The Trouble with Midtown East’s Rezoning
With the end of Mayor Bloomberg’s final term in sight, Mr. Bloomberg and his administration are pushing harder than ever to pass the rezoning of Midtown East. Despite a series of setbacks and revisions to the plan, the rezoning project was recently approved by the City Planning Commission and does have chance to pass. The deadline for final approval from the City Council, however, is quickly approaching and Bloomberg is having trouble passing this rezoning despite his previous 125 successful rezoning proposals. With Christine Quinn effectively out of the picture, Daniel Garodnick, City Council member and House Speaker hopeful, has emerged as a pivotal figure to sway to the side of rezoning.
But let’s back up for a moment and review the Midtown East rezoning proposal so far.
An overview of the project, viewable on the city’s website, makes the case for the importance of Midtown East’s rezoning. According to the City’s website, the rezoning will “ensure the area’s future as a world-class business district and major job generator for New York City,” by encouraging “new development that would replace approximately 10 million square feet of aging commercial space, and add approximately 4.5 million square feet of commercial space,” which makes perfect sense when considering that many of the office buildings in the area are outdated and cannot really compete with other global cities. Additionally, the new buildings would be ‘greener’ than their 70-year-old counterparts and building them would actually be better for the environment in the long-run, prompting the rezoning’s approval from environmental groups like Terrapin Bright Green.
The Midtown East rezoning proposal nevertheless has considerable opposition despite its perceived positive environmental and commercial effects. Among the points against it is that it will effectively dwarf the ongoing redevelopment of Hudson Yards by dazzling investors with the prospect of pristine office space in the fabled Midtown East district. With Midtown East being redeveloped, some are saying that Hudson Yards will be an afterthought and never have a real chance to prosper. Interestingly, the original rezoning proposal contained a sunrise provision to force the delay of Midtown East’s redevelopment for 5 years to give Hudson Yards and the World Trade Center a time to shine, thus temporarily curbing competition between all the sites. However, this provision has since been dropped. The reason, according to The Times, is to allow developers like David Levinson and SL Green to proceed more quickly and with more certainty in redeveloping their existing properties into new skyscrapers.

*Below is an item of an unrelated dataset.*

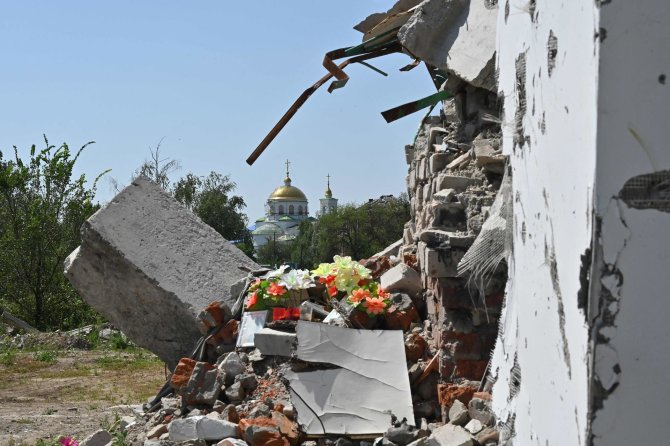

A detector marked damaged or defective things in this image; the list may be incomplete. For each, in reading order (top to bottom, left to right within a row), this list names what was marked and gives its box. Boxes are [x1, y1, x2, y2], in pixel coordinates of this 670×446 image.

broken concrete slab [400, 0, 498, 91]
broken concrete slab [65, 174, 260, 366]
broken concrete slab [255, 326, 296, 358]
broken concrete slab [288, 320, 418, 436]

Another strong point of opposition to Midtown East’s rezoning is that new towers from developers like Mr. Levinson will, quite literally, cast older historic buildings in their shadows. Sites such as the Chrysler Building, the Waldorf-Astoria and St. Bartholmew’s will be miniscule next to the new giants while currently non-landmarked, albeit historic, buildings in the area will be demolished and preservationists fear the city sense of identity and history will be lost with them.
Moving to the debate as it stands now, the aforementioned concerns have not hindered the Midtown East rezoning project as much as its biggest fault, which has been an overarching sense that the project is rushed and lacking the necessary details. Preservationists, community boards and officials are concerned that redevelopment will oversaturate an already congested neighborhood. In response to this, the Bloomberg administration has announced plans for a $100 million bond to improve the nearby subway terminals and also create a public plaza south of Grand Central.
In addition, the project has appropriated a District Improvement Fund that will specifically be for pedestrian and transit improvements in the area. Developers contribute to the fund by the local city-appraised air right rate of $250/sq. ft for commercial use and $360/sq. ft for residential use, in turn allowing developers to build taller buildings. However, the NYU Furman Center for Real Estate & Urban Policy has released a report, which states how this may be a bad move on the city’s part because, based on the local population density, the figure undervalues the air rights drastically, yet a number that is too high will deter developers. But air rights are a tricky topic, with values subject to wild fluctuations in any given case. According to TheRealDeal, air rights broker Robert Shapiro says that the city is moving in the right direction by trying to establish a going rate for air rights and dispelling some uncertainty. The Furman Center’s report also calls for the city’s Department of Finance to be more transparent about air rights transactions to help determine their market worth and make future transactions more stable.
At the moment, all eyes are on the dubious Mr. Garodnick, who may be instrumental in passing the proposal before Bloomberg leaves office. Although Garodnick is not inherently against rezoning Midtown East, he has said that the proposal “remains incomplete, and despite our best efforts to nail down solutions to outstanding issues, we are running out of time. If we feel we can’t do it within the land use clock we will have no hesitation taking this up with the next administration,” which may well happen. Both mayoral candidates de Blasio and Lhota have expressed general approval for the plan, but a change in administration would slow down the rezoning process considerably even if the new administration approved it.
With all of these moving parts, a considerable amount opposition and a fast-approaching deadline, the Bloomberg administration will need to throw everything it has at this proposal to pass it in time.